PETIKAN TEKS:
^^^^

PADA awal 1990-an, buku karya Denys Lombard yang berjudul Nusa Jawa Silang Budaya diterbitkan dalam bahasa Indonesia. Karya tersebut menjelaskan, Indonesia merupakan suatu bangsa yang mendiami suatu posisi silang strategis dengan tetap mampu mempertahankan identitasnya. Hal tersebut terlihat dari sejarah perkembangan bahasa di kepulauan Nusantara.
Temuan itu konsisten dengan apa yang pernah diungkapkan oleh budayawan Prof Dr RM Ngabehi Poerbatjaraka beberapa dekade sebelumnya. Bahkan, Abdullah Ciptoprawiro, ahli filsafat Nusantara, menelaahnya lebih dalam lagi yaitu, bukan hanya struktur bahasa yang bertahan tetapi pola atau wadah dalam filosofi budaya masyarakatnya yang tetap meskipun unsur-unsur asing datang dan pergi mengisinya.
Atas dasar ini, maka tidak mengherankan Bung Karno selalu mengatakan bukan beliau pencipta Pancasila. Dia hanya penggali Pancasila. Di hadapan Sidang Umum Perserikatan Bangsa-Bangsa (PBB) tahun 1960, Bung Karno menegaskan bahwa Pancasila merupakan kristalisasi dari esensi peradaban bangsa kepulauan Nusantara yang sudah ada ribuan tahun.
Masih menurut Bung Karno, nilai yang melekat kuat dalam kehidupan masyarakat Indonesia adalah semangat gotong royong.
Baca juga: Maksud dari Pancasila Tidak Bersifat Utopis
Terkait hal ini, Soediman Kartohadiprodjo menyampaikan bahwa nilai-nilai Pancasila berasal dari nilai-nilai hukum adat. Dengan demikian, nilai-nilai yang tersimpan dalam Pancasila merupakan manifestasi nilai-nilai hukum adat yang menjadi pegangan kehidupan bangsa di Nusantara selama ribuan tahun.
Nilai-nilai tersebut apabila dijabarkan menjadi pasangan nilai-nilai antinomies berupa dominasi nilai-nilai komunalisme terhadap individualisme, dominasi nilai-nilai spiritualisme terhadap nilai-nilai materialisme dan dominasi nilai-nilai romantisisme terhadap rasionalisme (Agus Brotosusilo, 2021).

^^^^

TUGAS PENGERJAAN: Salin persis bagian teks tentang akar nilai Pancasila, mulai dari "Atas dasar ini, maka" terus ke bawah hingga "semangat gotong royong.".

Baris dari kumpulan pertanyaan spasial
^^^^

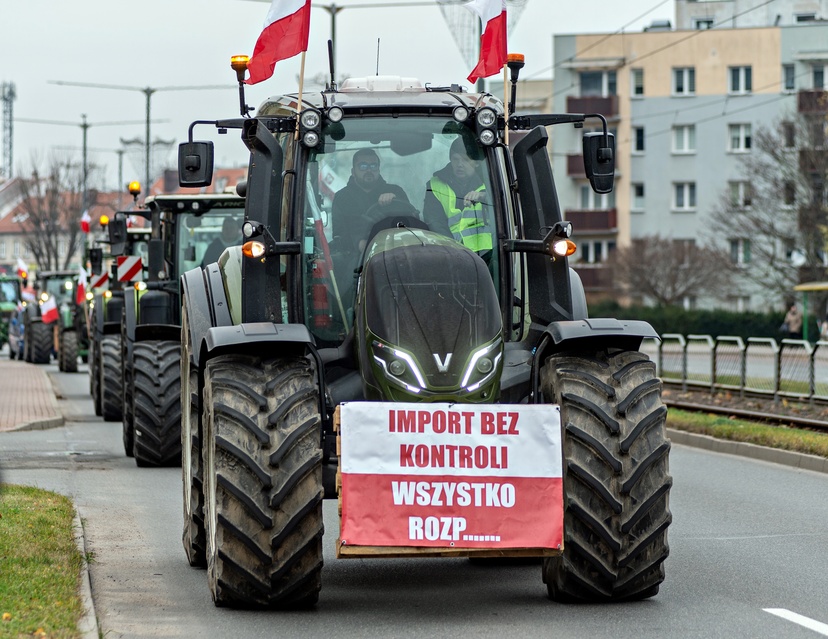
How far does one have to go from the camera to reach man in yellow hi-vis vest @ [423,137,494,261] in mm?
8297

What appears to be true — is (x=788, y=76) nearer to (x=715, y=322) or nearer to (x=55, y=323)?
(x=715, y=322)

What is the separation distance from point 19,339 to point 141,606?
41.1 metres

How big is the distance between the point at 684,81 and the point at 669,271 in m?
15.9

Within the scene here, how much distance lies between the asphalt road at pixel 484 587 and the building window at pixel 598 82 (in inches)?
2685

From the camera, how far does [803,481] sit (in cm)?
1446

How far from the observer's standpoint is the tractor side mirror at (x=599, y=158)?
8.23m

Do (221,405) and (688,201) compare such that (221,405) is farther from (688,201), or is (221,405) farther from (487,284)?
(688,201)

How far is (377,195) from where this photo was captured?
27.1 ft

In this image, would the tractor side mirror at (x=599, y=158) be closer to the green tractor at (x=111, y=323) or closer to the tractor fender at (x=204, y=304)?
the tractor fender at (x=204, y=304)

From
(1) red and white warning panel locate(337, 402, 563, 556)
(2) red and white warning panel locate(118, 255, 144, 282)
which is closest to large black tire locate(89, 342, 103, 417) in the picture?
(2) red and white warning panel locate(118, 255, 144, 282)

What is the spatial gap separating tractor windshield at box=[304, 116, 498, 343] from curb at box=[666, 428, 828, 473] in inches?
327

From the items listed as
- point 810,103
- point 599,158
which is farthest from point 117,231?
point 810,103

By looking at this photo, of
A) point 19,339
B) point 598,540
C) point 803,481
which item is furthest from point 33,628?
point 19,339

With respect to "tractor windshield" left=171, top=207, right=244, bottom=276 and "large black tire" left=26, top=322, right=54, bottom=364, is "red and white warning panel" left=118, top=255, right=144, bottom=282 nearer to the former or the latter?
"tractor windshield" left=171, top=207, right=244, bottom=276
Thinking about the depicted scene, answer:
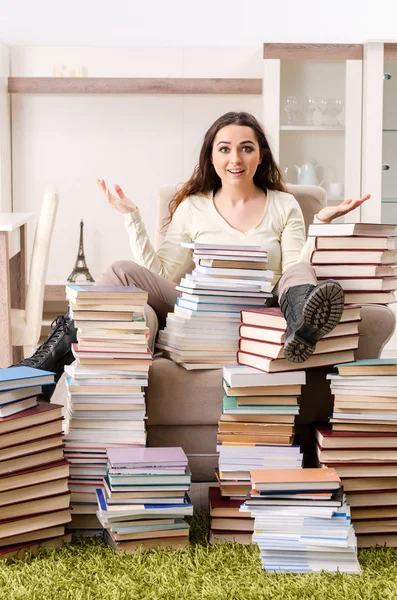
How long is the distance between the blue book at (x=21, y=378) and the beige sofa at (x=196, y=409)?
374mm

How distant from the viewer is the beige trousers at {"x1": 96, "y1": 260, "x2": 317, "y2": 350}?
2488 mm

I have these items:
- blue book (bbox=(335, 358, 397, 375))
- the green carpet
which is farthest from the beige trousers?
the green carpet

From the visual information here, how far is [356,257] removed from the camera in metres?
2.46

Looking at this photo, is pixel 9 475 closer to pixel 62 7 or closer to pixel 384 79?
pixel 384 79

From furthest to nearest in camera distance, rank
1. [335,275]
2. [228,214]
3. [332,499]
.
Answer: [228,214] < [335,275] < [332,499]

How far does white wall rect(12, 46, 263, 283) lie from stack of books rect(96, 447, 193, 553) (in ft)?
11.4

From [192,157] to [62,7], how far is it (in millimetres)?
1276

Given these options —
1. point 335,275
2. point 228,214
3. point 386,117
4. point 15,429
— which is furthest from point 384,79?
point 15,429

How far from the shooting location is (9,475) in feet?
6.78

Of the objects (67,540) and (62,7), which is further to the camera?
(62,7)

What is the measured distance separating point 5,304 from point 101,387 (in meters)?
1.35

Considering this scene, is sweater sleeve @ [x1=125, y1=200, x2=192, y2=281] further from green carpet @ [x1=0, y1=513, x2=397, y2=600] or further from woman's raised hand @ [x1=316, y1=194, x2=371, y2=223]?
green carpet @ [x1=0, y1=513, x2=397, y2=600]

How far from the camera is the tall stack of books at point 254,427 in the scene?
222 cm

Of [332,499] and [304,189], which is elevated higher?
[304,189]
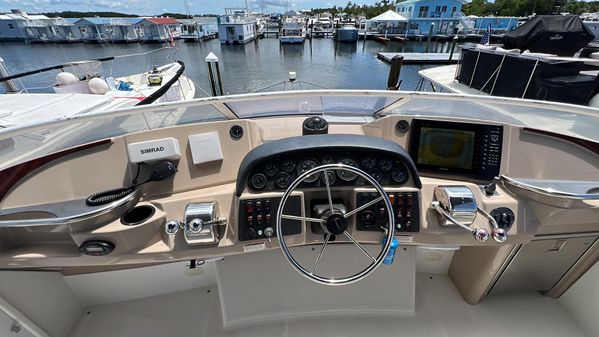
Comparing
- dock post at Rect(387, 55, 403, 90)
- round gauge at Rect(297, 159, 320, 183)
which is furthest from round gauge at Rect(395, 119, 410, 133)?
dock post at Rect(387, 55, 403, 90)

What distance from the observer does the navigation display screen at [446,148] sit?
A: 166cm

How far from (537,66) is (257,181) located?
22.8 ft

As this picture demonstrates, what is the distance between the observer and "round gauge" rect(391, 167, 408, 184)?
140 cm

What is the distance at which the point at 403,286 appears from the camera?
193cm

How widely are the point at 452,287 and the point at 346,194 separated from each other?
140cm

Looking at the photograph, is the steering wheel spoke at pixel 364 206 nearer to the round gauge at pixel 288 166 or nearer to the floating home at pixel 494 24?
the round gauge at pixel 288 166

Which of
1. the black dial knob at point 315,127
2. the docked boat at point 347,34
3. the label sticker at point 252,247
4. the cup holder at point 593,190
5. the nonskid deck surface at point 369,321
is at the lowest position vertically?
the docked boat at point 347,34

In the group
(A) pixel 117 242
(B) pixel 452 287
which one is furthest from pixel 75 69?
(B) pixel 452 287

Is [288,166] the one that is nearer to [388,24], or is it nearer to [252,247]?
[252,247]

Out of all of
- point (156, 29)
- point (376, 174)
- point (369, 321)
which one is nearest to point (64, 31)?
point (156, 29)

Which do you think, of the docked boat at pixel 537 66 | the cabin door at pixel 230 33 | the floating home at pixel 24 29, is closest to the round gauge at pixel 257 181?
the docked boat at pixel 537 66

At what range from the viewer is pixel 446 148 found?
1.70 m

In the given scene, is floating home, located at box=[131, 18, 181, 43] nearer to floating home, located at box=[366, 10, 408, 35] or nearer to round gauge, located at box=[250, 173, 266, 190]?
floating home, located at box=[366, 10, 408, 35]

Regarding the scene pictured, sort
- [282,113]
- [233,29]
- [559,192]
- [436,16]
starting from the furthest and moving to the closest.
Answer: [436,16] → [233,29] → [282,113] → [559,192]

^^^^

PENYELESAIAN LATIHAN:
Atas dasar ini, maka tidak mengherankan Bung Karno selalu mengatakan bukan beliau pencipta Pancasila. Dia hanya penggali Pancasila. Di hadapan Sidang Umum Perserikatan Bangsa-Bangsa (PBB) tahun 1960, Bung Karno menegaskan bahwa Pancasila merupakan kristalisasi dari esensi peradaban bangsa kepulauan Nusantara yang sudah ada ribuan tahun.
Masih menurut Bung Karno, nilai yang melekat kuat dalam kehidupan masyarakat Indonesia adalah semangat gotong royong.